Le coffre se montre très accueillant en mode capoté (449 l) mais peu pratique en mode décapoté (187 l). Le toit vous laissera peu de place pour profiter pleinement de la profondeur du coffre. De plus la malle arrière est plutôt lourde à ouvrir.
Moteur Même si le bloc diesel existe, nous avons préféré essayer le nouveau moteur essence à injection directe 1.6 litres THP développant 120 ch.

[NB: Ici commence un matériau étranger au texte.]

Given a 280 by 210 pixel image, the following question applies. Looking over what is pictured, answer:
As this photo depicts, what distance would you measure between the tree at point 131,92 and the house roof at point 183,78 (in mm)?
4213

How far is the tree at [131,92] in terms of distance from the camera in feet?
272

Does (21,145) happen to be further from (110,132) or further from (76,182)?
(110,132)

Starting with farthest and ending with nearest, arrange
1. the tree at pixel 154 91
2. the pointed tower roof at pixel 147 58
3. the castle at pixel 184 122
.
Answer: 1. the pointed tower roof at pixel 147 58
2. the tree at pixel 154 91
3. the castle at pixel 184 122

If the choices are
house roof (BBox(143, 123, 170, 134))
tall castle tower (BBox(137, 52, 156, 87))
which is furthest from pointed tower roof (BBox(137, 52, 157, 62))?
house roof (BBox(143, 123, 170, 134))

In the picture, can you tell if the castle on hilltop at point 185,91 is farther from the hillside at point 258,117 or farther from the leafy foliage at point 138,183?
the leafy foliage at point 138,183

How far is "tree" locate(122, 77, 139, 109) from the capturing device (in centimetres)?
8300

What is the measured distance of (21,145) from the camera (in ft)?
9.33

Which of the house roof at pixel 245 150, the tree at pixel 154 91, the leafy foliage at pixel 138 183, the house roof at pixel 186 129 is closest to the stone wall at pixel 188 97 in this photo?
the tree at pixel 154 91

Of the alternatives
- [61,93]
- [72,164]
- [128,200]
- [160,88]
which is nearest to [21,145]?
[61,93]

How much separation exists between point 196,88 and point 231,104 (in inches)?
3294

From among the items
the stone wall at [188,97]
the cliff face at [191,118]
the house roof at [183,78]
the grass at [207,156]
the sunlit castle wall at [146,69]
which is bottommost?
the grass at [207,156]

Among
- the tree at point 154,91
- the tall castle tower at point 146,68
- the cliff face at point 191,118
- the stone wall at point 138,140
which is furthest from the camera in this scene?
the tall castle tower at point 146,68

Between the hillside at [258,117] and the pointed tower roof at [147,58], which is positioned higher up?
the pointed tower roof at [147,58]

Il nous semble en effet encore inconcevable de rouler dans un cabriolet mazouté…
Les 120 ch peuvent sembler largement suffisant pour cette citadine découvrable et pourtant si l’on regarde attentivement la fiche technique de l’auto, on s’apercevra vite qu’ils ne seront pas de trop pour faire rouler les 1,4 tonne de l’engin.

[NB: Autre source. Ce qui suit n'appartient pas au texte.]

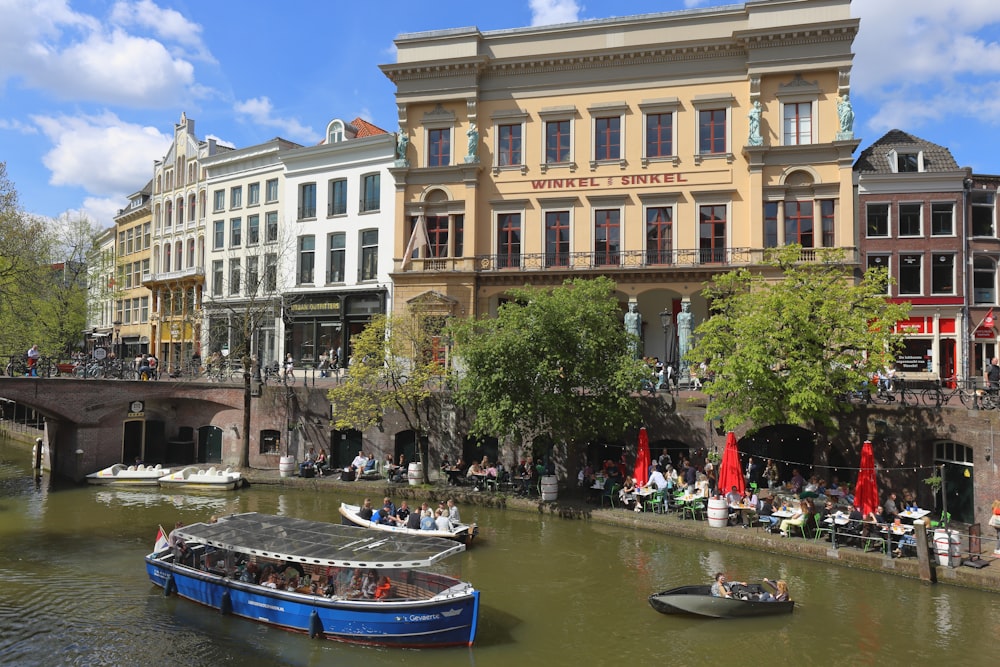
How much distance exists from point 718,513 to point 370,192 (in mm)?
28997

Ce bloc se montre très linéaire. Les 160 Nm de couple disponibles à 4250 tr/min ne seront pas à la hauteur pour effectuer de bonnes relances à bas régimes, ils vous obligeront donc à rouler dans une plage d’utilisation plutôt élevé. A défaut d’être économique, cela permet de profiter pleinement de la sonorité du moteur, pas du tout désagréable. La boîte à six rapports est légèrement accrocheuse tandis que la direction se montre un peu trop légère.
Comportement Le confort de la 207 CC est plutôt bon. Les plus fragiles du dos regretterons un amortissement un peu ferme, les jantes 17 pouces de la finition Sport Pack n’arrangent pas les choses.